Inductive bias

The inductive bias (also known as learning bias) of a learning algorithm is the set of assumptions that the learner uses to predict outputs of given inputs that it has not encountered.^[1] Inductive bias is anything which makes the algorithm learn one pattern instead of another pattern (e.g. step-functions in decision trees instead of continuous function in a linear regression model). Learning is the process of apprehending useful knowledge by observing and interacting with the world.^[2] It involves searching a space of solutions for one expected to provide a better explanation of the data or to achieve higher rewards. But in many cases, there are multiple solutions which are equally good.^[3] An inductive bias allows a learning algorithm to prioritize one solution (or interpretation) over another, independent of the observed data.^[4]

In machine learning, one aims to construct algorithms that are able to learn to predict a certain target output. To achieve this, the learning algorithm is presented some training examples that demonstrate the intended relation of input and output values. Then the learner is supposed to approximate the correct output, even for examples that have not been shown during training. Without any additional assumptions, this problem cannot be solved since unseen situations might have an arbitrary output value. The kind of necessary assumptions about the nature of the target function are subsumed in the phrase inductive bias.^[1]^[5]

A classical example of an inductive bias is Occam's razor, assuming that the simplest consistent hypothesis about the target function is actually the best. Here consistent means that the hypothesis of the learner yields correct outputs for all of the examples that have been given to the algorithm.

Approaches to a more formal definition of inductive bias are based on mathematical logic. Here, the inductive bias is a logical formula that, together with the training data, logically entails the hypothesis generated by the learner. However, this strict formalism fails in many practical cases, where the inductive bias can only be given as a rough description (e.g. in the case of artificial neural networks), or not at all.

Types[edit]

The following is a list of common inductive biases in machine learning algorithms.

Maximum conditional independence: if the hypothesis can be cast in a Bayesian framework, try to maximize conditional independence. This is the bias used in the Naive Bayes classifier.
Minimum cross-validation error: when trying to choose among hypotheses, select the hypothesis with the lowest cross-validation error.
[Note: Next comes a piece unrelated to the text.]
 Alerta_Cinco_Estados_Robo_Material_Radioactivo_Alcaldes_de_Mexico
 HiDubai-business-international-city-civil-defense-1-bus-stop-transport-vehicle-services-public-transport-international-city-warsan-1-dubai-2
Although cross-validation may seem to be free of bias, the "no free lunch" theorems show that cross-validation must be biased, for example assuming that there is no information encoded in the ordering of the data.
Maximum margin: when drawing a boundary between two classes, attempt to maximize the width of the boundary. This is the bias used in support vector machines. The assumption is that distinct classes tend to be separated by wide boundaries.
Minimum description length: when forming a hypothesis, attempt to minimize the length of the description of the hypothesis.
Minimum features: unless there is good evidence that a feature is useful, it should be deleted. This is the assumption behind feature selection algorithms.
Nearest neighbors: assume that most of the cases in a small neighborhood in feature space belong to the same class. Given a case for which the class is unknown, guess that it belongs to the same class as the majority in its immediate neighborhood. This is the bias used in the k-nearest neighbors algorithm. The assumption is that cases that are near each other tend to belong to the same class.

Shift of bias[edit]

Although most learning algorithms have a static bias, some algorithms are designed to shift their bias as they acquire more data.^[6] This does not avoid bias, since the bias shifting process itself must have a bias.

References[edit]

^ ^a ^b Mitchell, T. M. (1980), The need for biases in learning generalizations, CBM-TR 5-110, New Brunswick, New Jersey, USA: Rutgers University, CiteSeerX 10.1.1.19.5466
^ Battaglia, Peter W.; Hamrick; Bapst; Sanchez-Gonzalez; Zambaldi; Malinowski; Tacchetti; Raposo; Santoro; Faulkner (2018). "Relational inductive biases, deep learning, and graph networks". arXiv:1806.01261 [cs.LG].
^ Goodman, Nelson (1955). "The new riddle of induction". Fact, Fiction, and Forecast. Harvard University Press. pp. 59–83. ISBN 978-0-674-29071-6.{{cite book}}: CS1 maint: date and year (link)
^ Mitchell, Tom M (1980). "The need for biases in learning generalizations" (PDF). Rutgers University Technical Report CBM-TR-117: 184–191.
^ DesJardins, M.; Gordon, D. F. (1995), "Evaluation and selection of biases in machine learning", Machine Learning, 20 (1–2): 5–22, doi:10.1007/BF00993472
^ Utgoff, P. E. (1984), Shift of bias for inductive concept learning, New Brunswick, New Jersey, USA: Doctoral dissertation, Department of Computer Science, Rutgers University, ISBN 9780934613002

[Mitchell1980-1] Mitchell, T. M. (1980), The need for biases in learning generalizations, CBM-TR 5-110, New Brunswick, New Jersey, USA: Rutgers University, CiteSeerX 10.1.1.19.5466

[2] Battaglia, Peter W.; Hamrick; Bapst; Sanchez-Gonzalez; Zambaldi; Malinowski; Tacchetti; Raposo; Santoro; Faulkner (2018). "Relational inductive biases, deep learning, and graph networks". arXiv:1806.01261 [cs.LG].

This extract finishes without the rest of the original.